++++ Available records ++++
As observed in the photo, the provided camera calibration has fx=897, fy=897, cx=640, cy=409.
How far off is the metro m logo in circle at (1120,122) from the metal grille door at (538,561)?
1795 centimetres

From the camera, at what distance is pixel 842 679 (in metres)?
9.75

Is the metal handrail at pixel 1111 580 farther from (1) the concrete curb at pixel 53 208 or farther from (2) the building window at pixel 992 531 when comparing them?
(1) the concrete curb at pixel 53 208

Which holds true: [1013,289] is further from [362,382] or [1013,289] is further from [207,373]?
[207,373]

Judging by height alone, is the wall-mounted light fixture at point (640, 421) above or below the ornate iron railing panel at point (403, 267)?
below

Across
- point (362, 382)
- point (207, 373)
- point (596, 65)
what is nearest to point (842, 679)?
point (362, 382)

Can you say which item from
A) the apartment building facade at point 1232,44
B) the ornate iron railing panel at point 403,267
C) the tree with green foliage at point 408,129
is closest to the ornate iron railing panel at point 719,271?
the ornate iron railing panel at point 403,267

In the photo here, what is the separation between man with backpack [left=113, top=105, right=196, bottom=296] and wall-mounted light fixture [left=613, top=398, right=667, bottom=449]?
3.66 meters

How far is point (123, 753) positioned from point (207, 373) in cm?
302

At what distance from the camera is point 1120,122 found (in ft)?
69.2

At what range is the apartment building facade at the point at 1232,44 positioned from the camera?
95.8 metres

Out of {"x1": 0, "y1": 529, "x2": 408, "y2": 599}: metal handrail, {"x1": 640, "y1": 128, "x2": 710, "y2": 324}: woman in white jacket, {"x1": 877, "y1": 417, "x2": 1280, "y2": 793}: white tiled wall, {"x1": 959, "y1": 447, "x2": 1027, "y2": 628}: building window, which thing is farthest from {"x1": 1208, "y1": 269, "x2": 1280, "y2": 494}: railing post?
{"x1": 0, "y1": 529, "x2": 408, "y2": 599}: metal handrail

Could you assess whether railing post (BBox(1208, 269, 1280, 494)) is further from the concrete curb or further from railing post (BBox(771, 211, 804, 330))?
++++
> Objective: Reproduce every entry above verbatim, preserving each character, number, and line break.

> Written answer:
As observed in the photo, the provided camera calibration has fx=897, fy=897, cx=640, cy=409.
How far off is the metro m logo in circle at (1120,122) from the metal grille door at (538,561)?
1795 centimetres

From the camera, at what distance is pixel 842 679 (in metres)?
9.75

Is the metal handrail at pixel 1111 580 farther from (1) the concrete curb at pixel 53 208 or farther from (2) the building window at pixel 992 531 when comparing them?
(1) the concrete curb at pixel 53 208

Which holds true: [1013,289] is further from [362,382] or [1013,289] is further from [207,373]?
[207,373]

Judging by height alone, is the wall-mounted light fixture at point (640, 421) above or below the ornate iron railing panel at point (403, 267)?
below

Across
- point (362, 382)
- point (207, 373)
- point (596, 65)
what is nearest to point (842, 679)?
point (362, 382)

Can you say which item from
A) the apartment building facade at point 1232,44
B) the ornate iron railing panel at point 403,267
C) the tree with green foliage at point 408,129
is closest to the ornate iron railing panel at point 719,271?
the ornate iron railing panel at point 403,267

In the photo here, what is the separation between man with backpack [left=113, top=105, right=196, bottom=296] and wall-mounted light fixture [left=613, top=398, right=667, bottom=449]?
3.66 meters

How far is point (123, 753) positioned from point (207, 373) in cm?
302

At what distance from the camera is point 1120,122 found (in ft)?
69.2

At what range is the apartment building facade at the point at 1232,44 positioned from the camera?
95.8 metres

Out of {"x1": 0, "y1": 529, "x2": 408, "y2": 599}: metal handrail, {"x1": 640, "y1": 128, "x2": 710, "y2": 324}: woman in white jacket, {"x1": 877, "y1": 417, "x2": 1280, "y2": 793}: white tiled wall, {"x1": 959, "y1": 447, "x2": 1027, "y2": 628}: building window, which thing is farthest from {"x1": 1208, "y1": 269, "x2": 1280, "y2": 494}: railing post?
{"x1": 0, "y1": 529, "x2": 408, "y2": 599}: metal handrail

Could you assess whether railing post (BBox(1208, 269, 1280, 494)) is further from the concrete curb or further from railing post (BBox(771, 211, 804, 330))?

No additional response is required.